No documento, a Coordenação diz que, nos meses de dezembro de 2023 e janeiro de 2024, foi identificada uma série de inconsistências no trabalho da servidora. A primeira delas é o fato de ela manter uma empresa de prestação de serviços desde 2018.
“Além do fato em si, identificamos também que a servidora incluía notas fiscais de sua empresa (e de duas outras) e recibos forjados nas prestações de contas de 28 de nossos docentes. Não obstante, a servidora fazia TEDs (Transferência Eletrônica Disponível) com valores variáveis para sua própria conta”, traz trecho do comunicado interno.
O que dizem os envolvidos
Ligiane ainda não se manifestou sobre as investigações. A Funcamp diz que comunicou os fatos a todas as instâncias envolvidas e que pediu a abertura de um inquérito à Polícia Civil. O instituto também afirmou que aguarda o posicionamento da FAPESP.

TAREFA - Prossiga o texto sobre as irregularidades atribuídas à servidora, começando logo após a última frase. O material a seguir não tem relação com o texto.

INFORMAÇÕES EXIBIDAS -
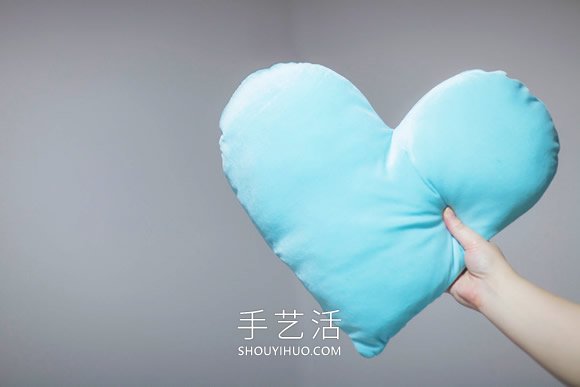 舊運動褲改造制作愛心墊子的方法圖解 -  rpnrmr.com
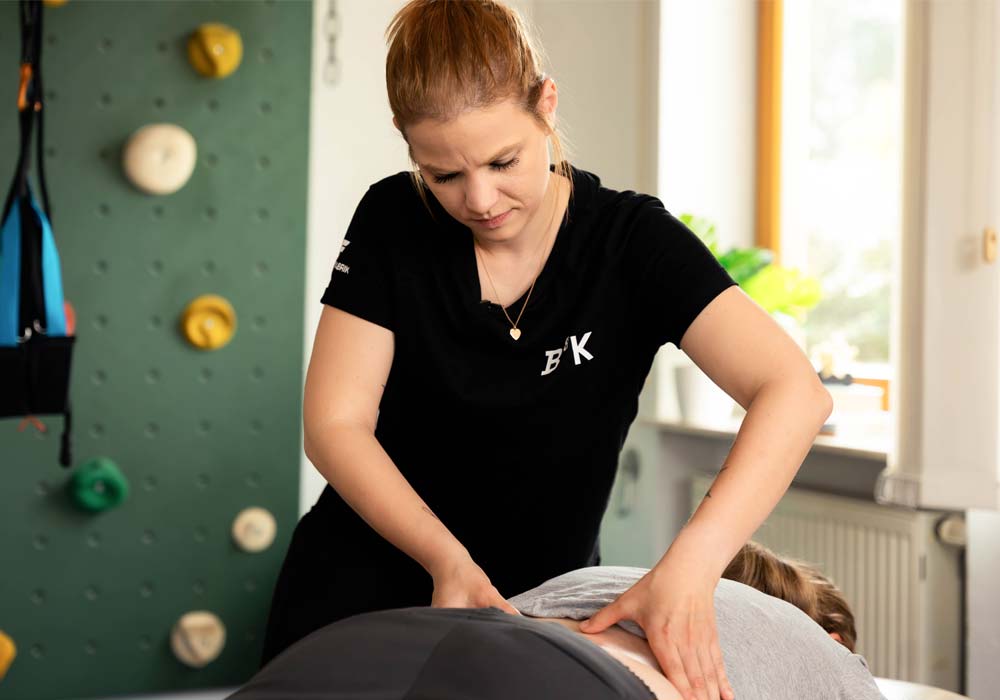 R&uuml;cken, Gelenk Therapie Beck & Kollegen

RESPOSTA ESPERADA -
Segundo o comunicado, praticamente todos os trabalhos da Secretaria de Apoio Institucional ao Pesquisador (Saip-IB) estão voltados a identificar e listar todas as fraudes para servirem como provas.
“Solicitamos a compreensão e paciência de toda a comunidade até que tenhamos novas definições sobre o caso e sobre o próprio funcionamento da SAIP-IB”, diz o comunicado.
Por meio de nota, a Unicamp confirmou que está apurando o possível desvio, mas disse que não poderia fornecer nenhuma informação nem detalhe sobre o caso, sob o risco de prejudicar as investigações.
Já a FAPESP declarou que segue as investigações e disse ter ampliado as análises para outras prestações de contas realizadas pelos pesquisadores em questão.
“Caso eventuais irregularidades se comprovem e não sejam sanadas, a FAPESP cobrará dos pesquisadores a devolução dos recursos”, disse, em nota. “Ao mesmo tempo, iremos acompanhar as providências legais que as vítimas do crime estão tomando.”
A fundação destacou ainda que todos os pesquisadores que recebem recursos da FAPESP devem prestar contas seguindo “regras estritas”. Os pesquisadores podem contar com apoio administrativo das instituições de pesquisa à qual estão vinculados, como no caso da Funcamp.